Archive for the ‘credit market’ Tag

The Core of the Credit Matter and the importance of the little fish

I am no good with opening words and this is my first blog entry anyway, so whoever reads this will excuse the lack of a witty first sentence (I hope this doesn’t damn me to exile from the blogosphere’s witty elite).

Anyway, I wanted to tackle here the issue of credit rating agencies and their role in the securitization market for two reasons. First, it has received a ton of attention lately, but that attention has been too narrowly focused. Second, we are starting to see action on Capitol Hill and its likely that some form of new legislation regulating the credit rating agencies before too long. So let’s start from the beginning…

First, realize one very important thing. The process of securitization, through which an asset such as a home loan is transformed into something that can be sold freely on the open financial market, has one feature that grossly distorts the markets: it creates “information gaps”. Take for example a bank that makes 100 loans to Regular Joes all over the state of Ohio. The bank will then take the loans (aka the money that the Regular Joes owe the bank), pool them together into a single “batch” and sell them to an investment bank or to Freddie Mac. The investment bank can then set up a “special purpose vehicle”, which will divide up the batch into a bunch of smaller batches and then sell to investors on the open market. This is the life of a “Collateralized Debt Obligation” and it allows investors to participate in the credit game.

The problem here is obvious: the final investors is very far removed from the original borrower. Regular Joe’s loan has gone through the hands of a loan officer, then a bank, then the investment bank, then the special purpose vehicle, and finally to the investor. This means that the final investor has absolutely no personal relation to the borrower whatsoever. He knows next to nothing about the Regular Joes who now owe him money. So the investor relies on a credit rating agency to bridge this enormous gap and provide him with information regarding the reliability of these Regular Joes.

And now we get to the core of the problem. Lawmakers and media pundits have complained that because the credit rating agencies actually get paid by the investment banks that sell the “batches” of loans, those agencies are inclined to make friends with the investment banks by giving their “batches” high credit ratings. Is this a problem? Undoubtedly. But its only half the problem.

The real issue is the “information gap” that I mentioned earlier. Credit rating agencies are supposed to provide investors information about the reliability of the Regular Joes whose loans investors are buying, but they can’t because the credit rating agencies rely on information provided by the investment banks to make their credit rating decisions. This means that the agencies themselves are far removed from the original borrowers. No credit agency would take the time to go to the home of each Regular Joe and interview him or collect information about his job stability and ability to pay off his loan. This means that there is a fundamental, structural problem in the system that the credit rating agencies cannot repair.

So even if we change the way credit rating agencies get paid and even we forbid them to receive money from the investment banks, the core problem will not go away- the information gap will remain.

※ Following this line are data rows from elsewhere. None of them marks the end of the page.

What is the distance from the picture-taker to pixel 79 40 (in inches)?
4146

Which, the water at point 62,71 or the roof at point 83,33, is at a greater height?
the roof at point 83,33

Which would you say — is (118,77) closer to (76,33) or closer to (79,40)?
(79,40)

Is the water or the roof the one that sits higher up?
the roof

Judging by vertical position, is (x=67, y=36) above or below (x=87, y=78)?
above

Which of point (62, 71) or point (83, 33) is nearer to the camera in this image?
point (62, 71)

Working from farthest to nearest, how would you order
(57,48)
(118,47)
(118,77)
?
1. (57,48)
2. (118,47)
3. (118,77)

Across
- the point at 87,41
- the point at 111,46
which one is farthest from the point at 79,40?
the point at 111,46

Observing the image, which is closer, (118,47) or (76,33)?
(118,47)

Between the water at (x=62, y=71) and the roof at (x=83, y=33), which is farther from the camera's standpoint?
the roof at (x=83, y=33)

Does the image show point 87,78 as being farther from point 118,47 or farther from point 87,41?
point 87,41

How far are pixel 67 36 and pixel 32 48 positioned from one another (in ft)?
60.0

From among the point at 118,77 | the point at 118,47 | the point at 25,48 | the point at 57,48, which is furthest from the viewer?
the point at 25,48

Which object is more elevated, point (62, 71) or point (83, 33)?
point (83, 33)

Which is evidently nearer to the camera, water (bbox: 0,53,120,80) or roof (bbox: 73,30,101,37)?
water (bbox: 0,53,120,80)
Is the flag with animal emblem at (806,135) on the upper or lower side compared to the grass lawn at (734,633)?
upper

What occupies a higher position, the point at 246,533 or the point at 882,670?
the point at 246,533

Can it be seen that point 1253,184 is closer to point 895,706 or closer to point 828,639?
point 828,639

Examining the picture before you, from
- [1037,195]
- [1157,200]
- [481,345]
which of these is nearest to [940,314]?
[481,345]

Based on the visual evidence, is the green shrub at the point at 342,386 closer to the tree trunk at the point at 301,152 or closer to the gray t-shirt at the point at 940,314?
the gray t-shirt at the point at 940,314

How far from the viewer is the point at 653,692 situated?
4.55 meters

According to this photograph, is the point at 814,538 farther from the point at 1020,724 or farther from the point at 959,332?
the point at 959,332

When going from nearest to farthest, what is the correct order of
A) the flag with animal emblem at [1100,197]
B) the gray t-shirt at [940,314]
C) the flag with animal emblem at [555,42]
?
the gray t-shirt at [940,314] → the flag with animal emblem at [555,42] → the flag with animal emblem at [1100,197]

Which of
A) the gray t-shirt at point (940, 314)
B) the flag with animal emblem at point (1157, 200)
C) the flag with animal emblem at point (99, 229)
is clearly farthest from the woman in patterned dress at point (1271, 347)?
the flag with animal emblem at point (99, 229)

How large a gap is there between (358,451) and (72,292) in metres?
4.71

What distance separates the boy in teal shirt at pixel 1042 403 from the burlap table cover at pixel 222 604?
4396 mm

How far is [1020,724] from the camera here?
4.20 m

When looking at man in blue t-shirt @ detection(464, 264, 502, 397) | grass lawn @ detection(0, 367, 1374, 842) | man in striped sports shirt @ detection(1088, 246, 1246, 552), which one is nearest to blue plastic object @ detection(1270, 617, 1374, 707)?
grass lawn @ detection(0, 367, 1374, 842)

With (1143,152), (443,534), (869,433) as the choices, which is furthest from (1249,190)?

Investors will still have limited information because the credit rating agencies on which they rely will have limited information as well. If we really want to repair the system we need to look further down the securitization line at He Who Is Responsible For The Loan In The First Place: the loan officer. If anyone thinks that credit rating agencies have the wrong incentives, then how about the loan officers and their employers- the mortgageĀ originators. They get paid based purely on the amount of loans they dish out. They have little incentive to vet their borrowers properly and they have very little incentives to withhold loans from anyone.

Therein is the true problem. The information gap will continue to exist until major changes are made to the way originators operate. You can’t count on credit rating agencies doing a good job so long as they are far removed from the borrowers that they are actually evaluating. You have to count on the people who are closest to the borrowers in the CDO supply chain. That’s why we need to shift our focus a bit.

So don’t damn the credit rating agencies- realize that no matter what we do about the way they get paid, the structural problem in the system will persist until the information gap is repaired.